Der Ausstieg der Briten aus der EU verändert den irischen Versicherungsmarkt. Mehr als ein Dutzend der über 80 in Irland tätigen Anbieter mit Hauptsitz in Großbritannien und Gibraltar haben bereits ihren Rückzug angekündigt. Alle anderen müssen sich um eine neue Zulassung kümmern. Zuletzt hat die irische Regierung jedoch eine 15-jährige Abwicklungsfrist vorgeschlagen, in der britische Firmen ihren Verpflichtungen gegenüber irischen Kunden nachkommen können. Doch es gibt auch eine Gegenbewegung: Unternehmen wie der Versicherungsmakler Aon und der US Versicherer Travelers haben angekündigt, nach Dublin umzuziehen.

Kfz-Versicherung

Irische Autofahrer mussten zuletzt immer tiefer in die Tasche greifen: Einer Studie der irischen Zentralbank zufolge sind die Prämien für Kfz-Policen von 2013 bis 2018 um 63 Prozent gestiegen – trotz rückläufiger Schadensfälle. Das führte schon zu Protesten wütender Autofahrer auf Dublins Straßen. Der „Irish Times“ zufolge ist die Kostensteigerung vor allem auf die Zunahme von Gerichtsprozessen zurückzuführen. Davon profitiert hätten vor allem die Anwälte. Aktuell ist eine neue Richtlinie für Urteile zu Personenschäden in Arbeit. Sie könnte dazu führen, dass die Prämien wieder sinken.

  

Krankenversicherung

In kaum einem anderen EU-Land sind private Krankenversicherungen so verbreitet. 2017 waren der OECD zufolge 45 Prozent der Einwohner privat versichert – obwohl alle Iren Anspruch auf öffentliche Gesundheitsversorgung haben.
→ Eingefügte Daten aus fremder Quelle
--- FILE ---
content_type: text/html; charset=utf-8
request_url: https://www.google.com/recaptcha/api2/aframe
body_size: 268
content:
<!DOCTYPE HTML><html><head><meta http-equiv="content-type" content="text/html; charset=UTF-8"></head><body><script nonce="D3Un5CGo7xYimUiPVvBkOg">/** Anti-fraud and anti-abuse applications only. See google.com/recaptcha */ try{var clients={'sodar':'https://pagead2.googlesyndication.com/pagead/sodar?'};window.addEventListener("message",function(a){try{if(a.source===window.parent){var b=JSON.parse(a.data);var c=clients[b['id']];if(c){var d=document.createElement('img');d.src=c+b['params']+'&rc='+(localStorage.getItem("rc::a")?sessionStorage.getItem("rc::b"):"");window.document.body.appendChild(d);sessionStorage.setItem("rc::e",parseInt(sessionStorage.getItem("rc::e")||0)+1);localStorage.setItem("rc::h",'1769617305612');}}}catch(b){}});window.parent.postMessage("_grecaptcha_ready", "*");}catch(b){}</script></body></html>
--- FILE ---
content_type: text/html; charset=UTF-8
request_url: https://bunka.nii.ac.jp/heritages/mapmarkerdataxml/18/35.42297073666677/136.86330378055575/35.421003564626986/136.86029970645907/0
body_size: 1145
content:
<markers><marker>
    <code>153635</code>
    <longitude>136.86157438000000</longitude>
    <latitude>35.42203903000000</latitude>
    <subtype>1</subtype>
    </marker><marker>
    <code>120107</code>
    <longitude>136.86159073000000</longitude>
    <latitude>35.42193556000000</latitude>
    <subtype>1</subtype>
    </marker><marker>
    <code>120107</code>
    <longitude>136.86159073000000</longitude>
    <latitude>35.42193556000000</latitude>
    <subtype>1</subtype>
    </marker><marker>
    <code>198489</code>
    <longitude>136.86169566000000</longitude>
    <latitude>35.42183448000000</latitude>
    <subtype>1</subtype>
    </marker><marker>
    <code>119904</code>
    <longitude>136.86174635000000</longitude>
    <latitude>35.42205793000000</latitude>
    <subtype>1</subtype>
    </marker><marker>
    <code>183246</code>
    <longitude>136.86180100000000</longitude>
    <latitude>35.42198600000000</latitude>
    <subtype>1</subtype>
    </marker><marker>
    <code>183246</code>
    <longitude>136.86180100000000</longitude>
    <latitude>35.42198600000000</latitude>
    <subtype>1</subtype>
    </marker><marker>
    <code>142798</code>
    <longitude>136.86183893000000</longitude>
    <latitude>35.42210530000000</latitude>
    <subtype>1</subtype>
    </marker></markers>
Einer der Hauptgründe: Privatversicherte können die teils immensen Wartezeiten bei Ärzten und Krankenhäusern umgehen. Der schwedische Think Tank Health Consumer Powerhouse attestiert Irland „die schlimmste Wartezeitsituation“ Europas. Zudem subventioniert die Regierung in Dublin den Abschluss privater Versicherungen mit Steuergutschriften.

Whiskeyversicherung

Dem Magazin „Forbes“ zufolge ist irischer Whiskey eine der am schnellsten wachsenden Spirituosenkategorien der Welt. Die edelsten Tropfen kosten mehrere Zehntausend Euro pro Flasche. Grund genug, die flüssigen Anlageobjekte zu schützen. Irische Destillerien verkaufen ganze Fässer als Investment. Inklusive Lagerung und Versicherung für drei bis fünf Jahre kostet ein frisches 200-Liter-Fass Single Malt rund 6000 Euro. Investmentfirmen versprechen Renditen von bis zu 20 Prozent per anno. Für den Schutz einer Privatsammlung im Wert von 100.000 Euro muss man eine Jahresprämie von 300 Euro veranschlagen.